> **Directive**: Reproduce the records word for word, starting at the line that contains "What is the distance separating" and continuing through the last line of the records, including both ends.

> **Supplied data**:

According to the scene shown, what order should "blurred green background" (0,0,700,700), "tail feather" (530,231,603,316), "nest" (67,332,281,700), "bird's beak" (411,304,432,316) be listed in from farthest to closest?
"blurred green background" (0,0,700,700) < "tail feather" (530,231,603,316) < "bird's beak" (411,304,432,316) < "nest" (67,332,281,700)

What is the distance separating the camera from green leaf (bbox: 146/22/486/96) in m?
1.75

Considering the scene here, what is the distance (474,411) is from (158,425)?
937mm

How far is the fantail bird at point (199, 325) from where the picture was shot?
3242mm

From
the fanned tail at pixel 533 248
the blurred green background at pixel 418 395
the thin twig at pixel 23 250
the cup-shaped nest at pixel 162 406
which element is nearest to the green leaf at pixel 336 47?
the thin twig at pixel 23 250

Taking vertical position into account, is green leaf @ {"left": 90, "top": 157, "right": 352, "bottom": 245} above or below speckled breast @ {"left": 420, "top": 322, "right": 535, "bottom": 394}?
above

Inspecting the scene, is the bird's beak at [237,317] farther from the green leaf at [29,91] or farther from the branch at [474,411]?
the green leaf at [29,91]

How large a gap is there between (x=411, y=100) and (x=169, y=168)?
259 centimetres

> **Exercise solution**:
What is the distance separating the camera from green leaf (bbox: 146/22/486/96) in m?
1.75

Considering the scene here, what is the distance (474,411) is from (158,425)?
937mm

How far is the fantail bird at point (199, 325) from where the picture was shot?
3242mm

From
the fanned tail at pixel 533 248
the blurred green background at pixel 418 395
the thin twig at pixel 23 250
the cup-shaped nest at pixel 162 406
which element is nearest to the green leaf at pixel 336 47?
the thin twig at pixel 23 250

Taking vertical position into account, is green leaf @ {"left": 90, "top": 157, "right": 352, "bottom": 245} above or below speckled breast @ {"left": 420, "top": 322, "right": 535, "bottom": 394}?
above

Inspecting the scene, is the bird's beak at [237,317] farther from the green leaf at [29,91] or farther from the branch at [474,411]?
the green leaf at [29,91]

How large a gap is there between (x=411, y=100) and (x=169, y=168)?
259 centimetres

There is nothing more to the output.